Amsterdam and Berlin are among the European frontrunners in efficient urban logistics. This is shown by the European Freight Efficiency Index from Geotab, which is based on connected-vehicle data from seven European capital cities. Amsterdam scores 59 out of 100 points, finishing just behind Berlin (61). London (29) and Madrid (25) bring up the rear.
The study is interesting because it looks beyond classic congestion figures. Not only does traffic pressure count, but also how predictable and free-flowing a city is for logistical operations. That is precisely where an important lesson lies for European cities.

A city is allowed to be slow
The dominant thinking in much urban policy is still that lower speeds equate to worse logistics. The Geotab data show something different: a city can be slow, as long as vehicles keep moving. Stop-start traffic causes far more operational damage than stable flow. Rome is the most striking example of this. The city experiences heavy congestion, yet scores surprisingly well on trip inefficiency because vehicles continuously keep moving rather than constantly coming to a standstill.
Amsterdam
Amsterdam scores highly thanks to a completely different model. Its compact urban structure, short trip distances, and optimized traffic lights allow vehicles to travel through the city relatively efficiently. The city even achieves one of the best scores for limiting waste from idling engines.
This is an important insight for urban logistics experts. The quality of logistical performance is determined not solely by capacity but, above all, by network behavior. A city with limited space can still function efficiently when traffic flows remain predictable, and vehicles do not constantly have to stop, accelerate, or take detours.
This connects the report directly to debates playing out in European cities. Many cities rely heavily on restrictions: zero-emission zones, time windows, road closures, car-free areas, and limitations on delivery and freight vehicles. These measures can contribute to liveability, but the Geotab analysis shows that fragmentation of traffic flows can also create a “structural burden” on logistics: extra buffer times, missed delivery windows, and higher operational costs.
Lessons for cities
The first lesson is that traffic management is becoming more important than pure infrastructure expansion. Smart traffic signals, prioritization of logistics routes, and predictable access systems deliver more value than simply adding extra road capacity. The researchers emphasize that high-scoring cities invest in distributed traffic flows, coordinated traffic lights, and freight-specific infrastructure.

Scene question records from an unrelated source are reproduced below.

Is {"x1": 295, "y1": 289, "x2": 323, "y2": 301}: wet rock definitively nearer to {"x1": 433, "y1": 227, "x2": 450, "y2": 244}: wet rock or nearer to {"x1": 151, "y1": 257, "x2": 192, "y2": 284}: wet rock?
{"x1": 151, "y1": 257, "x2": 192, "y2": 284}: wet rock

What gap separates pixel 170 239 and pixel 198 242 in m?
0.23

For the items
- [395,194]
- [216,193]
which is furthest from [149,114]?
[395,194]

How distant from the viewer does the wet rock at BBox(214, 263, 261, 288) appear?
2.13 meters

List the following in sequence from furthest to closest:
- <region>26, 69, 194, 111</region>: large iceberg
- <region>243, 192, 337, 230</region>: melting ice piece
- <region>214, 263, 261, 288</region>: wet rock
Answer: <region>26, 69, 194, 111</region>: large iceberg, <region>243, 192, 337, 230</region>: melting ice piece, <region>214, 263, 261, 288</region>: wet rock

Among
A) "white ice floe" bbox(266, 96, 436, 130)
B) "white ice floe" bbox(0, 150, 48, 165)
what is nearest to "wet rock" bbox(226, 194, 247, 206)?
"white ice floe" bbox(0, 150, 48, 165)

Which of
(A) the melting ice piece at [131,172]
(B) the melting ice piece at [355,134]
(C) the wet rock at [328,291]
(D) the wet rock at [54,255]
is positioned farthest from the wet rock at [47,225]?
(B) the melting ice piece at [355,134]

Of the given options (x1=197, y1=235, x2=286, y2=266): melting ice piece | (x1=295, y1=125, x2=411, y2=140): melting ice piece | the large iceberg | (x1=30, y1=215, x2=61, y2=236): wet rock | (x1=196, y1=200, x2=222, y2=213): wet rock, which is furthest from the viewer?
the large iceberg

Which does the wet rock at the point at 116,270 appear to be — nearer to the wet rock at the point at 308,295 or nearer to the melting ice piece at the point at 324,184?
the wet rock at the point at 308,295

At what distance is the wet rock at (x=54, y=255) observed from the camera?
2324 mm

The second lesson is that logistical efficiency is increasingly becoming a data challenge. Connected vehicle data makes it visible where structural bottlenecks arise. In Amsterdam, 13.7% of all driving events are concentrated around Schiphol Airport. According to Geotab, this does not point to a systemic flaw, but to a solvable infrastructure problem. For cities, this means traffic policy can be configured far more precisely when real-time vehicle data is integrated into urban mobility management.
The third lesson concerns the organization of urban logistics itself. Truck fleets perform better than passenger vehicle fleets in virtually all cities — not because of different technology, but through operational discipline: planned routes, delivery windows, trip structure, and professional planning. This once again confirms that urban logistics is not only an infrastructure issue, but also a matter of collaboration, planning, and professional management.
Sustainability
It is also noteworthy that Amsterdam demonstrates that sustainability and logistical efficiency need not conflict. Many discussions about zero-emission zones are conducted as though sustainability automatically leads to higher costs and lower efficiency. This index instead suggests that well-designed urban networks can combine both goals: lower emissions and better logistical performance.
For European cities, this presents an important challenge. The report warns that urban freight flows are outpacing available road capacity. At the same time, restrictions on fossil-fuel vehicles continue to increase. This means cities can no longer think only about reducing traffic but must focus, above all, on better-organized traffic.
Amsterdam proves that compact, busy cities need not grind to a logistical halt. But that requires continuous attention to traffic flow, predictability, and data-driven traffic management. The real challenge for European cities is therefore not to reduce logistics, but to organize them intelligently.